Это было ошибкой. Нужно было купить футбольный мяч и позволить ему бросить мяч ей. Вот что следовало сделать. Но вместо этого ей понадобилось поговорить.
Мама… была бы более понимающей. Она, возможно, указала бы на те детали, которые сама Феррин наверняка упустила. Может, стоит объявить тайм-аут и прервать сегодняшнее свидание, чтобы позвонить маме?
Мысль показалась такой абсурдной, что она рассмеялась.
– Вы в порядке?
– Нет. Нет, не в порядке. Я предложила это, чтобы узнать вас лучше, но вы отплатили мне той же монетой, и я вдруг поняла, что не хочу сближаться с вами. Не хочу копаться в душе человека, любящего спорт, который я ненавижу. Человека, чего-то добивающегося от моего отца, которого я сама едва знаю. Человека, разбудившего во мне сознание собственной женственности. Я так привыкла контролировать себя и свое окружение!
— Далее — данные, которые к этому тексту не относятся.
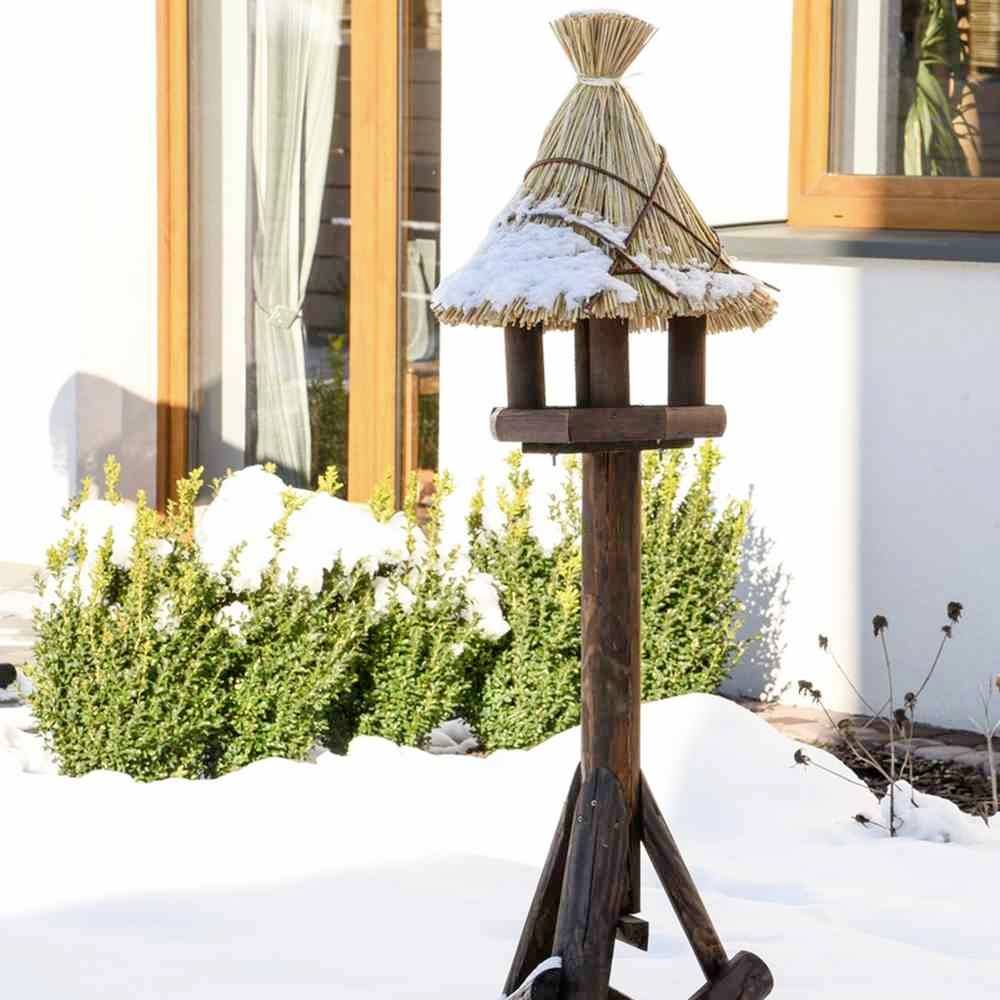 Ein rustikaler Holzvogelhäuschen im verschneiten Garten, umgeben von Sträuchern, unter einem klaren Himmel nahe eines Hauses.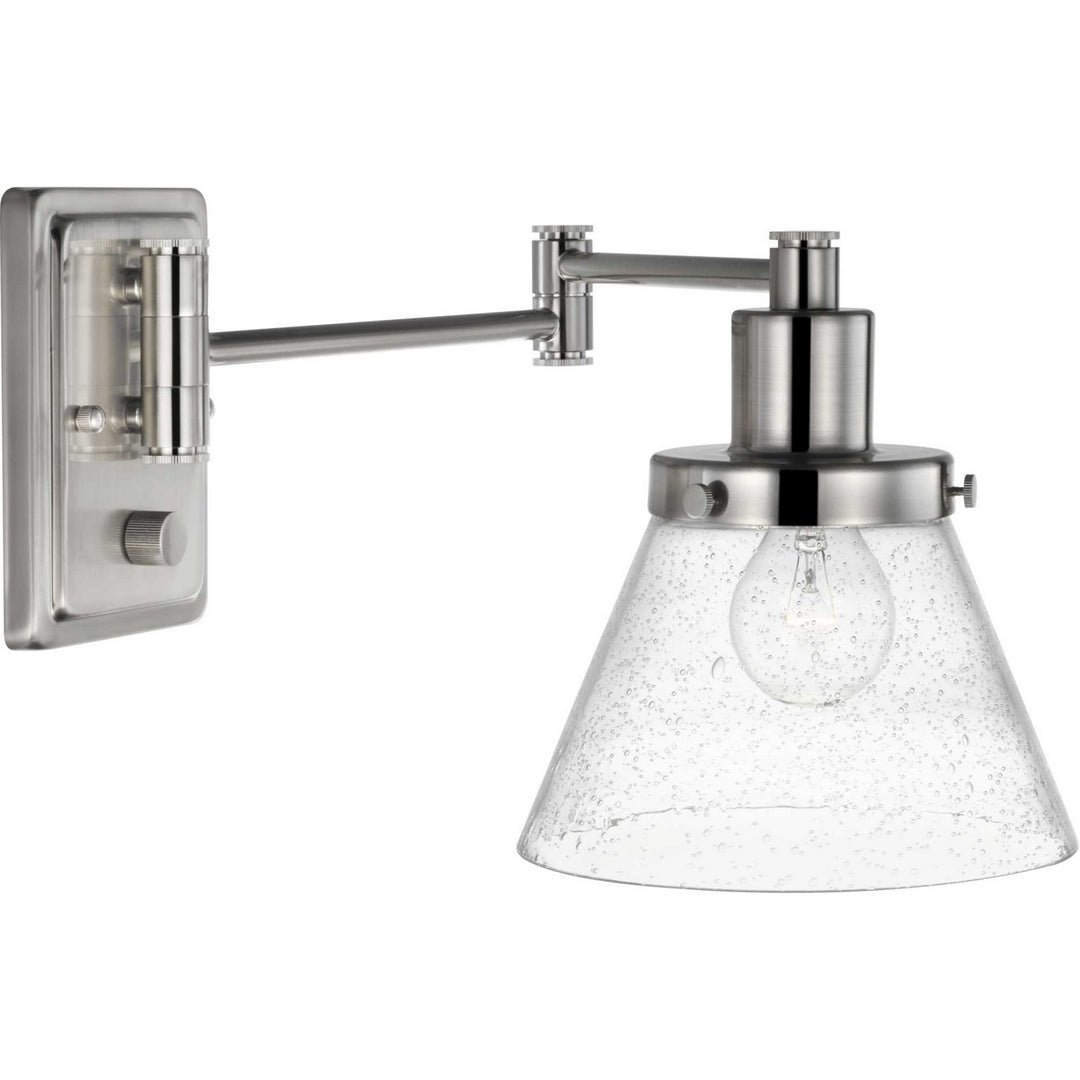 Hinton One Light Swing Arm Wall Lamp in Brushed Nickel - available from The Lighting Shoppe, trusted by Canadian homeowners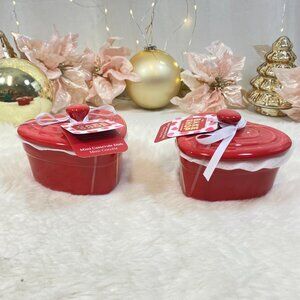The Bake Shop Red Valentine Heart Shaped Mini Casserole Baking Dish Set of 2 New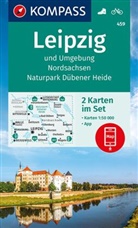 KOMPASS-Karte GmbH, KOMPASS-Karten GmbH, KOMPASS-Karten GmbH - KOMPASS Wanderkarten-Set 459 Leipzig und Umgebung, Nordsachsen, Naturpark Dübener Heide (2 Karten) 1:50.000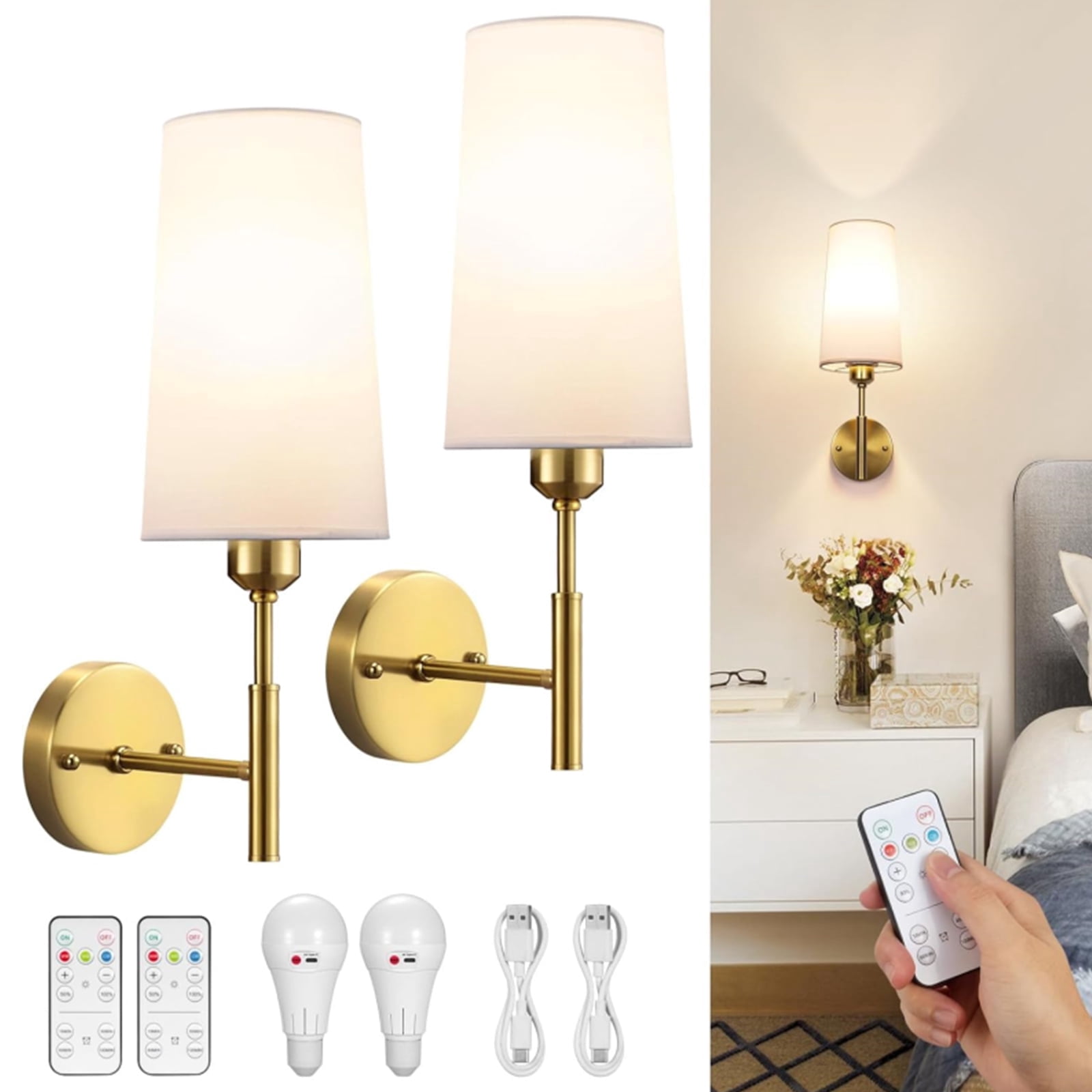 Battery Operated Wall Sconces Set of Two, Wireless, Rechargeable No Wiring Wall Lamp/Light for Bedroom, Gold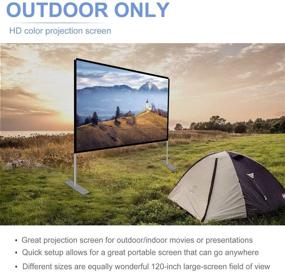 img 1 attached to Premium 120 inch 16:9 HD 4K Projector Screen with Stand: Portable Indoor/Outdoor Cinema Experience with Fast-Folding Design and Carry Bag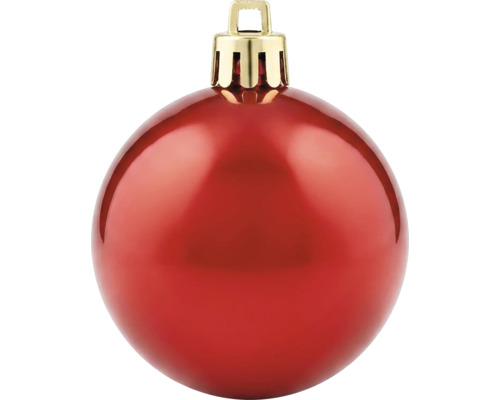 Rote Christbaumkugel mit goldfarbenem Aufhänger.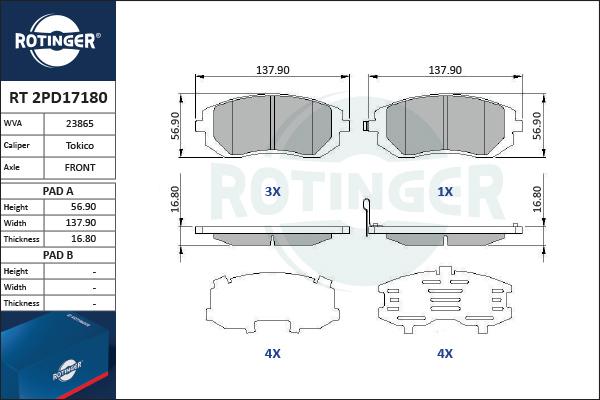 Rotinger RT 2PD17180 - Komplet Pločica, disk-kočnica www.molydon.hr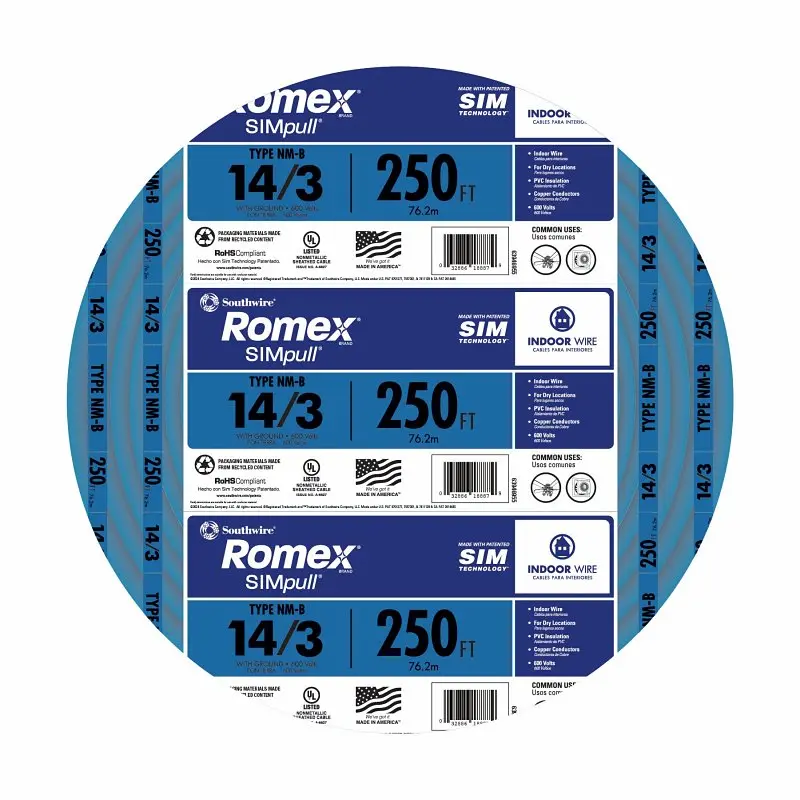 Romex 14/3 Nm-Wg Building Wire – 250-Foot Spool, 14 Awg Copper Conductors With Pvc/Nylon Jacket 1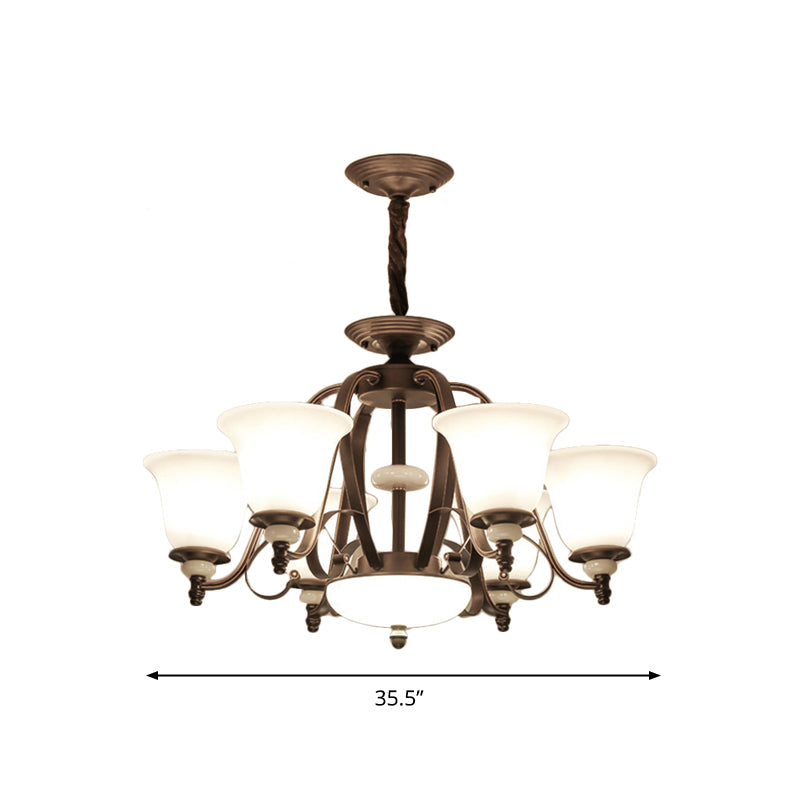 Dark Coffee Bell Shade Chandelier Lamp Traditional White Glass 3/6/8 Light Living Room Hanging Light Clearhalo 'Ceiling Lights' 'Chandeliers' 'Glass shade' 'Glass' Lighting' 335963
Хантер поднял руки на уровень плеч и склонил голову набок:
– Я хотел играть в футбол. Люблю темп и физические нагрузки, и никому из нас не приходится так уж много думать во время игры.
– Я бы думала. Все равно не умею ловить мяч.
– Считаю, что можете.
– А вот мое прошлое говорит иначе, – ответила она, осознав, что позволила ему отвлечь ее от того факта, что она вроде как обнажила перед ним душу, а он сделал вид, будто ничего не заметил.
Нужно это запомнить. То, что он проигнорировал эмоции, которые она выказала перед ним, и спрятался за тему футбола. По-видимому, он очень ловко умеет ставить блок.
– Все это у вас в голове, – продолжал он. – Просто начинайте думать о себе так: я лучший ресивер в мире.
Она уставилась на него. Неужели ей не все равно, поймает она мяч или нет! Ладно, ей не все равно. Это единственное напоминание ей и отцу, что она не тот ребенок, которого он хотел или воображал, что заслуживает.
– Я попытаюсь, – пообещала она.
– Послушайте, думаю, сегодня серьезного разговора не выйдет. Это не в моем духе, и при одной мысли о таком мне становится как-то неловко. Хотите заняться серфингом?
– Серфингом?
– Да, мы могли бы взять напрокат гидрокостюмы и доски, – предложил он.
– Даю слово, что исповедаюсь в океане.
Сомнительно.
– У меня контрпредложение.
– Слушаю.
– Возьмем байдарки. Я знаю потрясающую бухту вон там, – показала она. – И в качестве бонуса: я могу грести, не опасаясь перевернуть байдарку.
– Принято. Где ее можно взять?
Она повела его в магазинчик, который давно приметила, где они купили плавки, купальник и заплатили за аренду байдарок. Она метнулась в раздевалку, чтобы переодеться, и поняла, что взволнована.
Надо забыть о похоти. Со временем пройдет. Она просто рада тому, что оказалась здесь с Хантером! Она так давно не радовалась обществу мужчины!
Феррин повесила одежду в шкафчик, предоставленный магазином, и вышла. Хантер уже болтал с компанией мужчин. Он что-то сказал им. Они помахали вслед, когда он отошел.
Болельщики.
У нее совсем другая жизнь. Он знаменитость, о чем легко забывалось, когда они оказывались наедине. Но ей важно было это помнить. Ему, должно быть, трудно отличать обожание любивших его болельщиков от осуждения людей, все еще не уверенных в том, что он не убивал подружку. Она не пыталась войти в его круг, и даже не думала, что захочет этого.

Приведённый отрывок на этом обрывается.